> [Written request A]: Write out the threat intelligence passage word for word, in full.

> [Source excerpt]:
++++++++
4. How is the data formatted?
Particularly in cases where the threat intelligence comes from multiple sources, it can be extremely difficult to interpret and manage. Different sources have different ways of measuring and interpreting threat data, and getting a feed from all of those sources can result in a jumble of information that isn't much more helpful than no data at all.
A useful threat intelligence service will provide a way to normalize the threat information and present it in a way that can be reported consistently over a particular time period and plugged into reports that the enterprise already does.
5. Can the threat data be correlated with information that the enterprise already has about its security posture?
One of the great promises of threat intelligence is that it might be tailored so that it doesn't just give general threat information, but also provides insight as to whether a particular threat might affect a specific organization. Correlating threat data with information about the current state of the enterprise defenses allows an organization to come up with a real assessment of risk.
In many cases, however, the threat data you receive from an intelligence service does not reflect the specific systems your organization has, or the specific data it's trying to protect. A sophisticated attack against Unix devices might be ranked highly on the threat meter, but it may be moot if your enterprise is an all-Windows shop.
Over time, many threat intelligence services are tying into security information and event management (SIEM) systems that collect and correlate enterprise security posture data. The combination of current threat data and up-to-the-minute security posture information may eventually make it easier for enterprises to make defensive decisions that fit their specific situation, and to more accurately assess the risks they face from a particular threat.
++++++++
> [Excerpted records]:

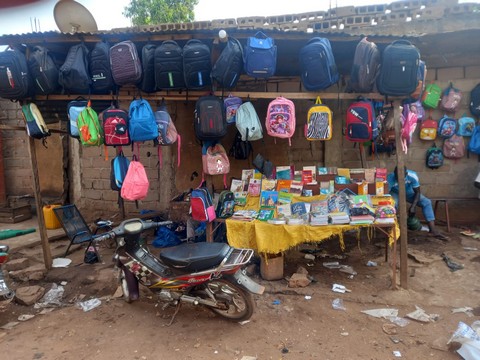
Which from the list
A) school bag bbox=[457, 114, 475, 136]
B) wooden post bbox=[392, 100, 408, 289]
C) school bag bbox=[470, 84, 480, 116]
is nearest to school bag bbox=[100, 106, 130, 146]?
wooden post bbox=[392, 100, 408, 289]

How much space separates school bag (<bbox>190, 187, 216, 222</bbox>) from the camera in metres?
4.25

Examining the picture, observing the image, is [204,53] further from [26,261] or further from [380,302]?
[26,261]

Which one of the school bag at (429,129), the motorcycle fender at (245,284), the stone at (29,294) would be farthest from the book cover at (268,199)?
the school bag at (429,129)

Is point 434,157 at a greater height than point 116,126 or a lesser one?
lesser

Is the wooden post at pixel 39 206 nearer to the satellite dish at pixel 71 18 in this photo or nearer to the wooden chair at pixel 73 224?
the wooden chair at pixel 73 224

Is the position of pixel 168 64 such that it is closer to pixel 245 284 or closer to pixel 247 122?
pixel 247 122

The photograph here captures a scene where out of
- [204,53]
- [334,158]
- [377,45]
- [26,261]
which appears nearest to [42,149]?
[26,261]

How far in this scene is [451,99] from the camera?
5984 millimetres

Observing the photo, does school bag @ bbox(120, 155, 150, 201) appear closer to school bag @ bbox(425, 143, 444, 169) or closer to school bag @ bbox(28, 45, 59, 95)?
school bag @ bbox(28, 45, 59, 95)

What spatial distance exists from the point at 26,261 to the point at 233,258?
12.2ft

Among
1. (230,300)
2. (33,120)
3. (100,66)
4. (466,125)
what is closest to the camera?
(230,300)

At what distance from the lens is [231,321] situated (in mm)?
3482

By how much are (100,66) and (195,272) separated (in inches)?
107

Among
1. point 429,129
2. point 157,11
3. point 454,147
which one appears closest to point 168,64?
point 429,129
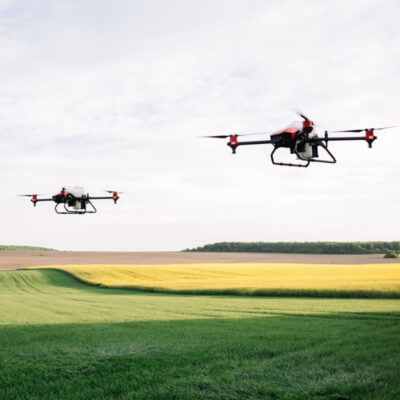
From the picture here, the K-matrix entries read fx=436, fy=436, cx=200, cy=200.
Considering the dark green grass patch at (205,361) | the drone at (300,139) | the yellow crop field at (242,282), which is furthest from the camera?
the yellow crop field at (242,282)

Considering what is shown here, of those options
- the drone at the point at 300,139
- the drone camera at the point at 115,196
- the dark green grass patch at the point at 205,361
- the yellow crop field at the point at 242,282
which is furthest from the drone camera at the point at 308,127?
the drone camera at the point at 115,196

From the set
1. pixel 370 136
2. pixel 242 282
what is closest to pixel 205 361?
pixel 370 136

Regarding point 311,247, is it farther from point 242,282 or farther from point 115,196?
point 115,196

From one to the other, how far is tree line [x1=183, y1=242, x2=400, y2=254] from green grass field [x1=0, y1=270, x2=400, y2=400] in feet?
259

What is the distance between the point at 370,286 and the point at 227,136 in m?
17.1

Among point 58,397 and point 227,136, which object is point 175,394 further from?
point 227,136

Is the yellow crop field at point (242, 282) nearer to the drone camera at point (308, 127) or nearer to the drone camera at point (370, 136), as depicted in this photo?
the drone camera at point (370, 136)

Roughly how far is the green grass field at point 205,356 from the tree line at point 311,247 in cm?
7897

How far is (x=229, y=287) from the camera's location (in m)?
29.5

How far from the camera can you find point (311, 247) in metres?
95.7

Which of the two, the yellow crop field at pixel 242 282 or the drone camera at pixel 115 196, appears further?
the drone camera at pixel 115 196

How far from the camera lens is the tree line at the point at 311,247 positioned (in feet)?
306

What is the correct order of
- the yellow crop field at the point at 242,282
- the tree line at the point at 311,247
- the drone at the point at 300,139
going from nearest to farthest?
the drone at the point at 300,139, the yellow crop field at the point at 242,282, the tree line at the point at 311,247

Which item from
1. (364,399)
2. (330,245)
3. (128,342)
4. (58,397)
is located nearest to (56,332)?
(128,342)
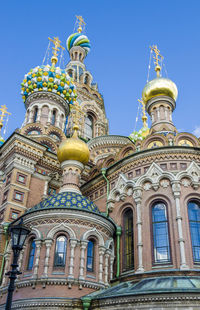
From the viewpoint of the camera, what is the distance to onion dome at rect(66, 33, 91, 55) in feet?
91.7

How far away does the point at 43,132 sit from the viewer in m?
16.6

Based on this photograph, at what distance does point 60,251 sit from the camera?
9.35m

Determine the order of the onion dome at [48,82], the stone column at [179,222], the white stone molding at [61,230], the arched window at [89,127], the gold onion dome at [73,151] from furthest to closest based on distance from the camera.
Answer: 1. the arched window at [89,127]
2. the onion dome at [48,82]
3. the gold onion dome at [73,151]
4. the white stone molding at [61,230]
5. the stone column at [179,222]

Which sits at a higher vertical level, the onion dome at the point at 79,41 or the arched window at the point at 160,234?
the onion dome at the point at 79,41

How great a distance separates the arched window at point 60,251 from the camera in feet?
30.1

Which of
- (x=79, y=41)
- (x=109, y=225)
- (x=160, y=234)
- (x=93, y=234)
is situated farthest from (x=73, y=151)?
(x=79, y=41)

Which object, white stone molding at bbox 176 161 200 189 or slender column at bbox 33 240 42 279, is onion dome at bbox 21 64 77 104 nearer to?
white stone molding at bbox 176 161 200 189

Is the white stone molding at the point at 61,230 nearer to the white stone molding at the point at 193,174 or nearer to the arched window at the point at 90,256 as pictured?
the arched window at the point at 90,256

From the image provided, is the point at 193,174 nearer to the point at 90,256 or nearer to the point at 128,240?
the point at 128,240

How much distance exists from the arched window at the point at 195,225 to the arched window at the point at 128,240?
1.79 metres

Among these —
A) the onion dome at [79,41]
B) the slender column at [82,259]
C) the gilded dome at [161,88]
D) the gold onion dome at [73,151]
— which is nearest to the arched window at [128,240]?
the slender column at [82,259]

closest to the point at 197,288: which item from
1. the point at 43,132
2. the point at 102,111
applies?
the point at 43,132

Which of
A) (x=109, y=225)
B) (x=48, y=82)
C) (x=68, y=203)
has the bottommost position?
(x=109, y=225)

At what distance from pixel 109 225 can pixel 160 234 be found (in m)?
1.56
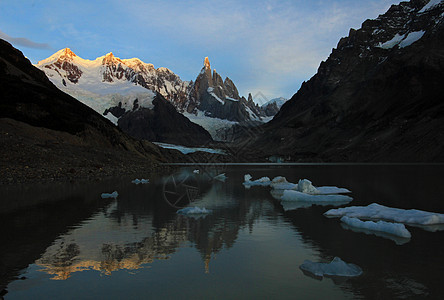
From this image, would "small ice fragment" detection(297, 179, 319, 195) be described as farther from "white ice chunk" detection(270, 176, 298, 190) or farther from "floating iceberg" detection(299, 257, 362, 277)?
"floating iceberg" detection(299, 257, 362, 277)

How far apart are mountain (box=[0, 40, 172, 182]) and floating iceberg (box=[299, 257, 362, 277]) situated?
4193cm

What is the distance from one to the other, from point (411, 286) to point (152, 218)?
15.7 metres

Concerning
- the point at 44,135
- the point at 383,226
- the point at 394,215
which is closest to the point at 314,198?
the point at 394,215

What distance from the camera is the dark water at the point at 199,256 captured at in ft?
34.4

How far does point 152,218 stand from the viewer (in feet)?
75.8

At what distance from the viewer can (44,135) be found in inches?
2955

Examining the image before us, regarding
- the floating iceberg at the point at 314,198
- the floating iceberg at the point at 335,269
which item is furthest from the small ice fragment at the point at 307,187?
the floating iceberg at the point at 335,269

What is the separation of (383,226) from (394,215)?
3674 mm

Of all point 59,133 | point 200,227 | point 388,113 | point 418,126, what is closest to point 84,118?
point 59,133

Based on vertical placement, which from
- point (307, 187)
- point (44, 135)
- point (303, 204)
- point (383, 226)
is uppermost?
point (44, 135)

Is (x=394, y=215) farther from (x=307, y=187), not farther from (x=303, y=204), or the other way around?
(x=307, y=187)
++++++++
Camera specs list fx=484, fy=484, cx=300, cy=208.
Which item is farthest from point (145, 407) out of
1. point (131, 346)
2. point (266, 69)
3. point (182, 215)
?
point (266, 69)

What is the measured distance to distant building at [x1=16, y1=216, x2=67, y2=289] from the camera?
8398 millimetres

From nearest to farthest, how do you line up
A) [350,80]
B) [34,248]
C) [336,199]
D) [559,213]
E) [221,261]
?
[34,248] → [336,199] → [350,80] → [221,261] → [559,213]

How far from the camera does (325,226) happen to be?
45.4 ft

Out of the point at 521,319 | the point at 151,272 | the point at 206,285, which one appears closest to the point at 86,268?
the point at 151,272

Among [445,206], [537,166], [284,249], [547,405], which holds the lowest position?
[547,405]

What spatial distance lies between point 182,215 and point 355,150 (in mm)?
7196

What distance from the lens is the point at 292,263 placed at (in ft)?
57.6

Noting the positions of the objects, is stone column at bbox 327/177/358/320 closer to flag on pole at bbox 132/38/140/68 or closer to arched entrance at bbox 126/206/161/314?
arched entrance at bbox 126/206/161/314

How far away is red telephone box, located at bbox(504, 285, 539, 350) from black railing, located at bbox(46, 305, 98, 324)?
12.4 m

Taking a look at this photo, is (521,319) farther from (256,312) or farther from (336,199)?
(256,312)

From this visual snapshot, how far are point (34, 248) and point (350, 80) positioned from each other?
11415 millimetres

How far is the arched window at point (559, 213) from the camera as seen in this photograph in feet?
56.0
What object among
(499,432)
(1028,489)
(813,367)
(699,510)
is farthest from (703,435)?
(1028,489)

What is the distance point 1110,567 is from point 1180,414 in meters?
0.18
++++++++
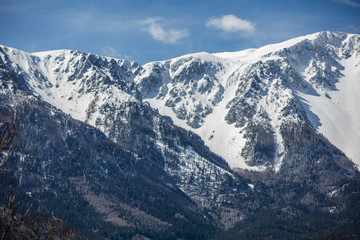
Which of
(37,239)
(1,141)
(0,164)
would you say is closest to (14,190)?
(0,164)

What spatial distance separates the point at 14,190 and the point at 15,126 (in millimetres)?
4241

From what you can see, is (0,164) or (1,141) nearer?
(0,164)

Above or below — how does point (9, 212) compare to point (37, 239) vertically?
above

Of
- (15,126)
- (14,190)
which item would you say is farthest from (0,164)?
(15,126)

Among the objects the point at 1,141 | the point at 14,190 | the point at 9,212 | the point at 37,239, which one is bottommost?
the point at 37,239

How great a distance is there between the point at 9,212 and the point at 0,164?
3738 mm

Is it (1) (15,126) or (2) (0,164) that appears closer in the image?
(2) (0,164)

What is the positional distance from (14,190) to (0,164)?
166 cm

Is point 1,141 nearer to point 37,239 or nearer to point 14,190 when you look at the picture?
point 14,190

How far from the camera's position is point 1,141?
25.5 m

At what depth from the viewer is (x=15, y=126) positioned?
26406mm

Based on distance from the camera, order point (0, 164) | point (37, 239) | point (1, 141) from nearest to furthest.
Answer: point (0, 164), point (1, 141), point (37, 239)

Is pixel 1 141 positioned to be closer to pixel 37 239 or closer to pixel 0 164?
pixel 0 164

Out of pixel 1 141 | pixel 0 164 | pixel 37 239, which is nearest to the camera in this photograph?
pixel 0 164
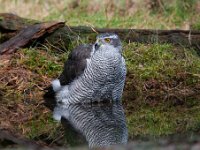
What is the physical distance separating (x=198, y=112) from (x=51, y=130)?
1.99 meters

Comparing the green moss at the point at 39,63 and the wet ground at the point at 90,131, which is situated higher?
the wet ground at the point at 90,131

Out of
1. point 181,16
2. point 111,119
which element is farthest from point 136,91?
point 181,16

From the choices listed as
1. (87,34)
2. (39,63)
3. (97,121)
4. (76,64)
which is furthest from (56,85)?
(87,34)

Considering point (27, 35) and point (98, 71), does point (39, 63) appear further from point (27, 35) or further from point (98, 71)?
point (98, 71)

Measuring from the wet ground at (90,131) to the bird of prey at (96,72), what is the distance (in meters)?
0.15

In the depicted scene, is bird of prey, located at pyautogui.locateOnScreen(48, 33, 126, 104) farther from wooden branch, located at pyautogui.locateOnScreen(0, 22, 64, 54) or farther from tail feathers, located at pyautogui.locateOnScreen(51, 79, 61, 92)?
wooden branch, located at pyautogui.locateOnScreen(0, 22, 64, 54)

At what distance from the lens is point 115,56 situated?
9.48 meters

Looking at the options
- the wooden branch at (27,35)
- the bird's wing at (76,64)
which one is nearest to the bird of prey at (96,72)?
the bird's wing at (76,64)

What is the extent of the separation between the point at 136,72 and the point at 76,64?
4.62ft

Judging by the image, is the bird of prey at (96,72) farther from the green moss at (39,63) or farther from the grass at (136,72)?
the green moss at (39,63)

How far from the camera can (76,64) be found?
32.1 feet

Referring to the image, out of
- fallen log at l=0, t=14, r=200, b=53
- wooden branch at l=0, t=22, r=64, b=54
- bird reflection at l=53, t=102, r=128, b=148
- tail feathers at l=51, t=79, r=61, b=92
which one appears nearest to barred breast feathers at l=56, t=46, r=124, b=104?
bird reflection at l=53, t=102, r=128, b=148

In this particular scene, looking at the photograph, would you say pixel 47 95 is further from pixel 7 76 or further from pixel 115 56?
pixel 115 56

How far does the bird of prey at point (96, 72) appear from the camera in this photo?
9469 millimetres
++++++++
> [Written request B]: From the records, pull out the stretch from the line containing "Judging by the" through the line containing "9469 millimetres", both included, and copy it exactly.

> [Task response A]:
4. How is the data formatted?
Particularly in cases where the threat intelligence comes from multiple sources, it can be extremely difficult to interpret and manage. Different sources have different ways of measuring and interpreting threat data, and getting a feed from all of those sources can result in a jumble of information that isn't much more helpful than no data at all.
A useful threat intelligence service will provide a way to normalize the threat information and present it in a way that can be reported consistently over a particular time period and plugged into reports that the enterprise already does.
5. Can the threat data be correlated with information that the enterprise already has about its security posture?
One of the great promises of threat intelligence is that it might be tailored so that it doesn't just give general threat information, but also provides insight as to whether a particular threat might affect a specific organization. Correlating threat data with information about the current state of the enterprise defenses allows an organization to come up with a real assessment of risk.
In many cases, however, the threat data you receive from an intelligence service does not reflect the specific systems your organization has, or the specific data it's trying to protect. A sophisticated attack against Unix devices might be ranked highly on the threat meter, but it may be moot if your enterprise is an all-Windows shop.
Over time, many threat intelligence services are tying into security information and event management (SIEM) systems that collect and correlate enterprise security posture data. The combination of current threat data and up-to-the-minute security posture information may eventually make it easier for enterprises to make defensive decisions that fit their specific situation, and to more accurately assess the risks they face from a particular threat.

> [Task response B]:
Judging by the image, is the bird of prey at (96,72) farther from the green moss at (39,63) or farther from the grass at (136,72)?
the green moss at (39,63)

How far from the camera can (76,64) be found?
32.1 feet

Referring to the image, out of
- fallen log at l=0, t=14, r=200, b=53
- wooden branch at l=0, t=22, r=64, b=54
- bird reflection at l=53, t=102, r=128, b=148
- tail feathers at l=51, t=79, r=61, b=92
which one appears nearest to barred breast feathers at l=56, t=46, r=124, b=104?
bird reflection at l=53, t=102, r=128, b=148

In this particular scene, looking at the photograph, would you say pixel 47 95 is further from pixel 7 76 or further from pixel 115 56?
pixel 115 56

How far does the bird of prey at point (96, 72) appear from the camera in this photo?
9469 millimetres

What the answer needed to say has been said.